» **Image-text web data**:
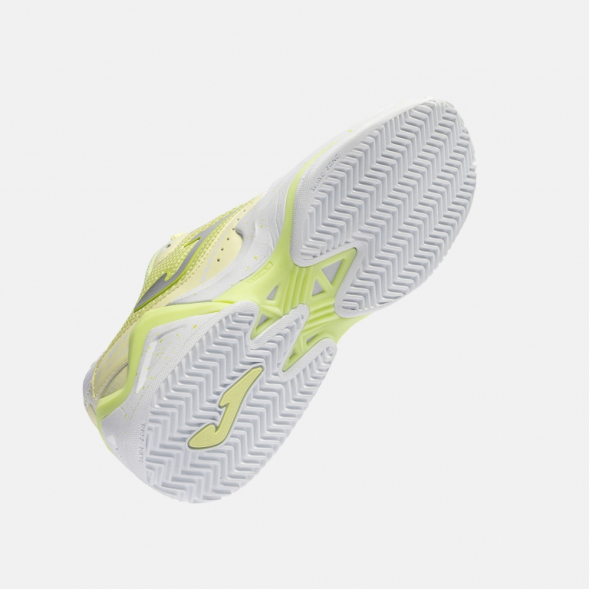 SET LADY 2611 BLANCO AMARILLO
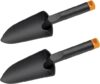 Fiskars Fiskars FiberComp 11″ Trowel 2 Pack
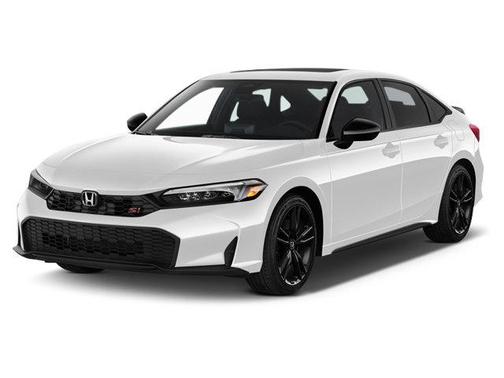 2026 Honda Civic Si Base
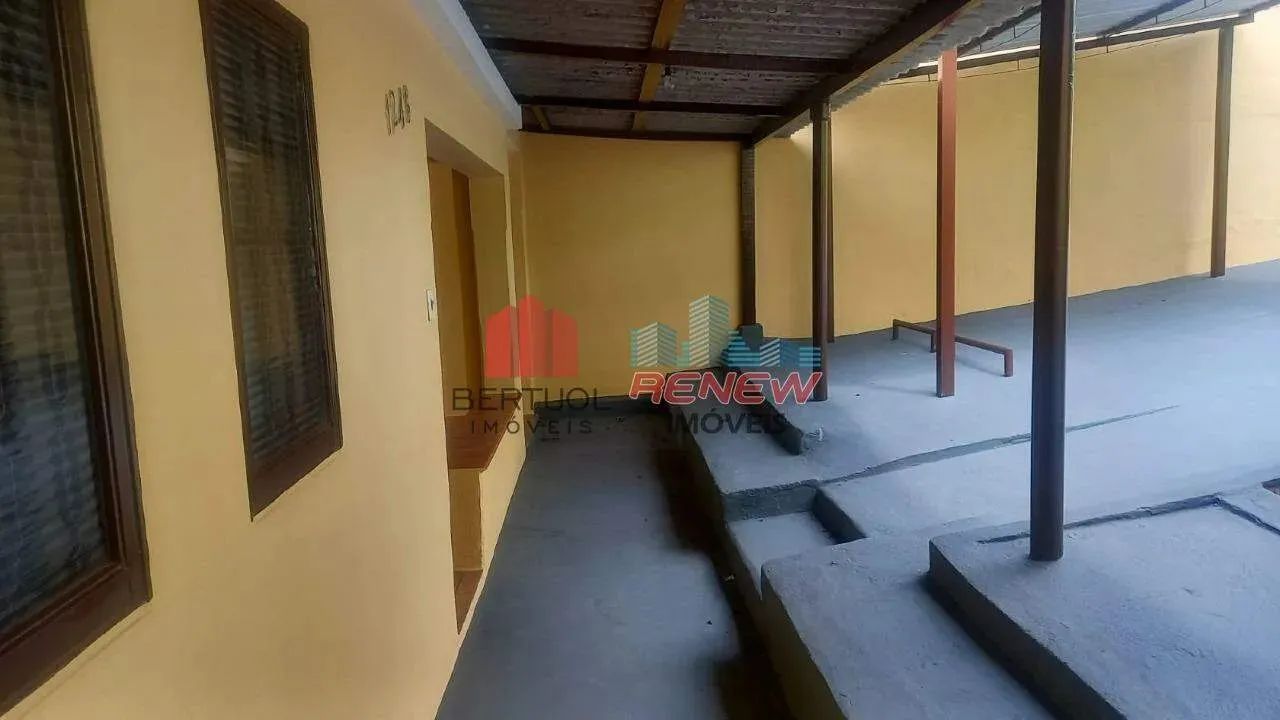 Casa térrea para locação na Vila Faustina em Valinhos - Foto 3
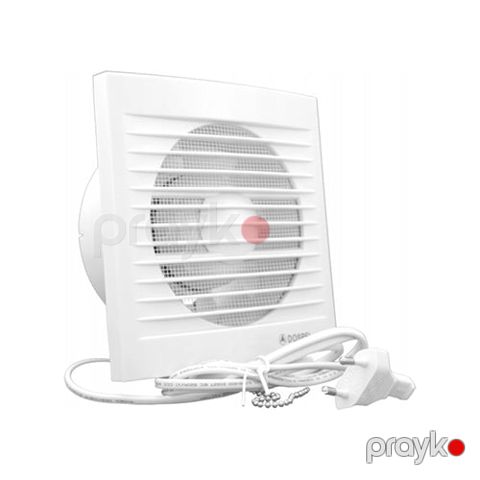 Ventilyator dospel 150 wp — Bakı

» **Task instructions**: Substitute "Shovel" for "Trowel" in every item above, leaving everything else unchanged. Write out the text of all the items without the pictures.

» **Exercise answer**:
 SET LADY 2611 BLANCO AMARILLO
 Fiskars Fiskars FiberComp 11″ Shovel 2 Pack
 2026 Honda Civic Si Base
 Casa térrea para locação na Vila Faustina em Valinhos - Foto 3
 Ventilyator dospel 150 wp — Bakı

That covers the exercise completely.